● **LATIHAN TERTULIS**:
Dalam kutipan tentang pendidikan, pesan Pramoedya Ananta Toer menyebutkan nasib bangsa yang tak pernah mau memandang pendidikan sebagai empunya. Apa nasib bangsa tersebut?

● **KUTIPAN TERPILIH**:
Reportase : Workshop Nasional Rekonstruksi Kurikulum Berbasis Karakter dalam Rangka Menyongsong Pemberlakuan Kurikulum 2013

♠ Posted by Aryni Ayu in


WELCOME TO MY PLACE

Benang merahnya, bangsa Indonesia selalu percaya bahwa pendidikan di kampung halamannya suatu saat, akan mengalami kemajuan jauh melampaui negara – negara lain


Pendidikan, tak ubahnya akar yang menopang sebuah pohon. Di sejumlah negara yang telah modern, arsitektur pendidikan ditingkat masyarakat berbasis pengetahuan (knowledge based society) kini, kemajuannya tak dapat diprediksikan. Dukungan arus globalisasi kian mendera, mencetak perubahan sebagai arah pasti dari sebuah prediksi. Tentu di negara – negara maju sistem ini kian berlaku, mereka berlomba – lomba memajukan bangsa, harkat dan prestisnya melalui pendidikan. Tak salah jika seorang Pramoedya Ananta Toer berpesan dalam cetakan tulisan – tulisan agungnya bahwa bangsa, yang tak pernah mau memandang pendidikan sebagai empunya, bangsa tersebut akan menjadi pelayan bagi bangsa lain (Pramoedya Ananta Toer, “Semua Anak Bangsa”, 2009). Apalagi di suatu tempat bernama dunia ketiga, pendidikan haruslah benar – benar menjadi akar, bukan sekedar benalu yang menopangkan hidupnya pada negara adidaya. Belahan dunia ketiga itu kini, dituntut untuk mampu memajukan edukasi, begitupun Indonesia.

● **DATA YANG TERSEDIA**:
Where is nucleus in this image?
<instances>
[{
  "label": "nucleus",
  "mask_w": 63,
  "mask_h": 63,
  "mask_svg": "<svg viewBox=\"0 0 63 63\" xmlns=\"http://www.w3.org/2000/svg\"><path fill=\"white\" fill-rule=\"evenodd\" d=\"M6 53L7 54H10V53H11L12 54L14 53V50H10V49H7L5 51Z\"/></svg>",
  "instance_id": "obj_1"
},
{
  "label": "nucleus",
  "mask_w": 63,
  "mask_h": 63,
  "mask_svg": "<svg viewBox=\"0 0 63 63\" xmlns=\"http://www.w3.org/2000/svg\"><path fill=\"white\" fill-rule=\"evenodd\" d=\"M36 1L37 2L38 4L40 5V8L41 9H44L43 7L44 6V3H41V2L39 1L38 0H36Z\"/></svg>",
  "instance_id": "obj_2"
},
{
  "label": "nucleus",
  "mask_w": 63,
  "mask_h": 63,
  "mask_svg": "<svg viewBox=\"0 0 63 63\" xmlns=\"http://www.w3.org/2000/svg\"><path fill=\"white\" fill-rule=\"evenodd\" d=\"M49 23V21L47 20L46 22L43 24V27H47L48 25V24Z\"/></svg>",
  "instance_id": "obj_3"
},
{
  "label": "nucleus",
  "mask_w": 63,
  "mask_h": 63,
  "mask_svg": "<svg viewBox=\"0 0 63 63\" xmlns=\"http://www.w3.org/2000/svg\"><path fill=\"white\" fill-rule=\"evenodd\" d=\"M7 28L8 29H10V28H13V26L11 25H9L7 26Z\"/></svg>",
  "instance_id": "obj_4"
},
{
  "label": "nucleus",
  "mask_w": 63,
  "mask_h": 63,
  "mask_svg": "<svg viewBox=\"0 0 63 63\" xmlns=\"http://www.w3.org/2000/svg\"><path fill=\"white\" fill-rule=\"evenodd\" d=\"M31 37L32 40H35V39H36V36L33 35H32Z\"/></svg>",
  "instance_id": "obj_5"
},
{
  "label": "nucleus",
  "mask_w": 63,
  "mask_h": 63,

● **JAWABAN BENAR**:
Bangsa tersebut akan menjadi pelayan bagi bangsa lain.